• [Work to complete]
a) List each abbreviation that the abstract on emergency department diagnosis screening defines in parentheses, with the term it stands for.
b) Reproduce verbatim the passage of the abstract on emergency department diagnosis screening between "Screening for Missed" and "cohorts remain limited.", inclusive.

• [Document section]
##############################

DOI: 10.1001/jamanetworkopen.2026.20939 ISSN: 2574-3805

Screening for Missed Opportunities for Diagnosis in the ED Using eTriggers and Large Language Models

Clifford M. Marks, Sean Gibney, Bryan Stenson, Deesha Sarma, Cynthia Gaudet, Haadi Mombini, Thomas A. Buckley, Mario Keko, Larry A. Nathanson, Laura G. Burke, Nathan I. Shapiro, Jonathan L. Burstein, Shamai A. Grossman, Anika Parab, Alexander T. Janke, Arjun K. Manrai, Richard A. Taylor, Carlo L. Rosen, Adam Rodman, Adrian D. Haimovich

Importance

Emergency department (ED) quality review often uses administrative electronic triggers (eTriggers), but yields on detecting missed opportunities for diagnosis (MODs) are low. A commercial large language model (LLM) may help screen for MODs, yet evaluation data in real-world cohorts remain limited.

##############################

• [Data to examine]
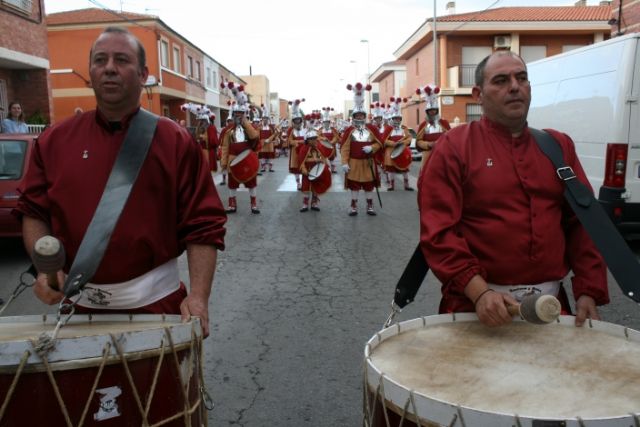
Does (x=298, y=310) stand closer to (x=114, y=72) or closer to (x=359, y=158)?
(x=114, y=72)

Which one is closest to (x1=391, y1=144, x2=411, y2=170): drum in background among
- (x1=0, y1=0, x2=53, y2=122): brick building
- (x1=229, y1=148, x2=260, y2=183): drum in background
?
(x1=229, y1=148, x2=260, y2=183): drum in background

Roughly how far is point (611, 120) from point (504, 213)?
18.2 ft

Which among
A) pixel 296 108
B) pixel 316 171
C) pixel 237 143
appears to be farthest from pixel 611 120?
pixel 296 108

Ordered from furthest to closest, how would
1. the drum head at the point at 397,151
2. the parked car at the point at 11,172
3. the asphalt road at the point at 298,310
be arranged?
the drum head at the point at 397,151
the parked car at the point at 11,172
the asphalt road at the point at 298,310

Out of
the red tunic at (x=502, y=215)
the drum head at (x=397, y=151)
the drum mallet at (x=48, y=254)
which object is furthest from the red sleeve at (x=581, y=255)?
the drum head at (x=397, y=151)

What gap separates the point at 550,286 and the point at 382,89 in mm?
61776

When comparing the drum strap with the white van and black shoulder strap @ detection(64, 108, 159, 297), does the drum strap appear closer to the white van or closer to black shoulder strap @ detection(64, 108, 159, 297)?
black shoulder strap @ detection(64, 108, 159, 297)

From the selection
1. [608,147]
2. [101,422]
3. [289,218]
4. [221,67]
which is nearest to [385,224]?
[289,218]

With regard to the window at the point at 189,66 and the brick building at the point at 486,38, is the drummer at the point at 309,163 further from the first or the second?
the window at the point at 189,66

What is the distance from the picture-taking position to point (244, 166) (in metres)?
12.1

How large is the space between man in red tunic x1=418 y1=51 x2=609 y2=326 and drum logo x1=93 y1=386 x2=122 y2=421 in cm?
119

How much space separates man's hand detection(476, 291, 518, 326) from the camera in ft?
6.95

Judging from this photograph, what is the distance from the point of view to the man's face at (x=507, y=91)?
8.00 ft

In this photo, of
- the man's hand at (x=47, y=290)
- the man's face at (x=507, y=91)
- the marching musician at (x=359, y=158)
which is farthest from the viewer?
the marching musician at (x=359, y=158)
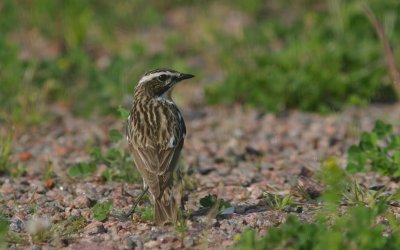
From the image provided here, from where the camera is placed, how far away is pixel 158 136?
8.00 meters

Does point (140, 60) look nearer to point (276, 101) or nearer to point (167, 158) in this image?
point (276, 101)

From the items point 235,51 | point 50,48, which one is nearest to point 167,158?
point 235,51

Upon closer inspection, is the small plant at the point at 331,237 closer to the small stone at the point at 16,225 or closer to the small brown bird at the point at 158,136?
the small brown bird at the point at 158,136

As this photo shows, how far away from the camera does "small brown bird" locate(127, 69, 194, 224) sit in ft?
24.3

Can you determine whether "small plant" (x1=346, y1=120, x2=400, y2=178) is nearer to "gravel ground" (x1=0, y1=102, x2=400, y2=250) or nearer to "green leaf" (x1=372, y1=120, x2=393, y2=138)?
"green leaf" (x1=372, y1=120, x2=393, y2=138)

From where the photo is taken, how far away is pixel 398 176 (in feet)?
28.0

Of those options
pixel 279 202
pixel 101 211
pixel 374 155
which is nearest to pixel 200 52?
pixel 374 155

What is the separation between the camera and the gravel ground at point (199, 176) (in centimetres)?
709

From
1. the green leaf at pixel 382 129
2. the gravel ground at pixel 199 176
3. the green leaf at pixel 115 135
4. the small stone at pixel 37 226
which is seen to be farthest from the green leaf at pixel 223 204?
the green leaf at pixel 382 129

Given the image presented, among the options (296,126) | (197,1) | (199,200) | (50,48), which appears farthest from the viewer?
(197,1)

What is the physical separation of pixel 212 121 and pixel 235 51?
1.87 meters

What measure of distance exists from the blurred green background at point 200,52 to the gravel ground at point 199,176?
11.2 inches

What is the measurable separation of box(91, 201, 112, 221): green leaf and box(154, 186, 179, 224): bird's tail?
1.48 feet

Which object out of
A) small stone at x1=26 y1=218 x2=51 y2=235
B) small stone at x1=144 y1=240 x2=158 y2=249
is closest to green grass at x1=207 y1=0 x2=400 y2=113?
small stone at x1=144 y1=240 x2=158 y2=249
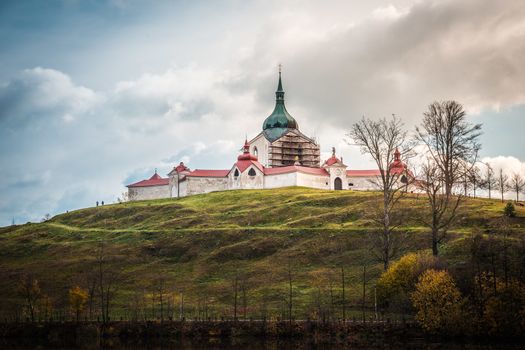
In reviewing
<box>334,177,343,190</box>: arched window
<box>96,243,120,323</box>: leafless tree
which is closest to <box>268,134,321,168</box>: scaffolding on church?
<box>334,177,343,190</box>: arched window

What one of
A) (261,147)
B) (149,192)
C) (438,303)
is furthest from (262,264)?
(261,147)

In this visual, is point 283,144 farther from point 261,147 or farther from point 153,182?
point 153,182

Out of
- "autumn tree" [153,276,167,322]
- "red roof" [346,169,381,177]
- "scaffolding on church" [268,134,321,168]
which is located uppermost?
"scaffolding on church" [268,134,321,168]

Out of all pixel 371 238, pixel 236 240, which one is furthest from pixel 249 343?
pixel 236 240

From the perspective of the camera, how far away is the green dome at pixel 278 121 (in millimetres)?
142875

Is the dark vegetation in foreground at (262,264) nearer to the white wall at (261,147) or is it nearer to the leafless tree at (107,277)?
the leafless tree at (107,277)

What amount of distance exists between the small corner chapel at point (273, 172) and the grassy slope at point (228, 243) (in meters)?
8.72

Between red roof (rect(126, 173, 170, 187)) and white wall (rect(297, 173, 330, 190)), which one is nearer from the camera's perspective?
white wall (rect(297, 173, 330, 190))

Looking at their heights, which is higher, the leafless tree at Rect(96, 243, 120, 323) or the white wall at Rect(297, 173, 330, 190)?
the white wall at Rect(297, 173, 330, 190)

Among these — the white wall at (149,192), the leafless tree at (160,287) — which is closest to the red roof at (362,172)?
the white wall at (149,192)

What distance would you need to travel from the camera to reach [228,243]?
89000 millimetres

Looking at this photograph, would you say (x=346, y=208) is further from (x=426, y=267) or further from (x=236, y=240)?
(x=426, y=267)

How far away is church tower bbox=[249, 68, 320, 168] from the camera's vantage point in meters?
140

##############################

• [Solutions]
a)
- ED: emergency department
- eTriggers: electronic triggers
- MODs: missed opportunities for diagnosis
- LLM: large language model

b)
Screening for Missed Opportunities for Diagnosis in the ED Using eTriggers and Large Language Models

Clifford M. Marks, Sean Gibney, Bryan Stenson, Deesha Sarma, Cynthia Gaudet, Haadi Mombini, Thomas A. Buckley, Mario Keko, Larry A. Nathanson, Laura G. Burke, Nathan I. Shapiro, Jonathan L. Burstein, Shamai A. Grossman, Anika Parab, Alexander T. Janke, Arjun K. Manrai, Richard A. Taylor, Carlo L. Rosen, Adam Rodman, Adrian D. Haimovich

Importance

Emergency department (ED) quality review often uses administrative electronic triggers (eTriggers), but yields on detecting missed opportunities for diagnosis (MODs) are low. A commercial large language model (LLM) may help screen for MODs, yet evaluation data in real-world cohorts remain limited.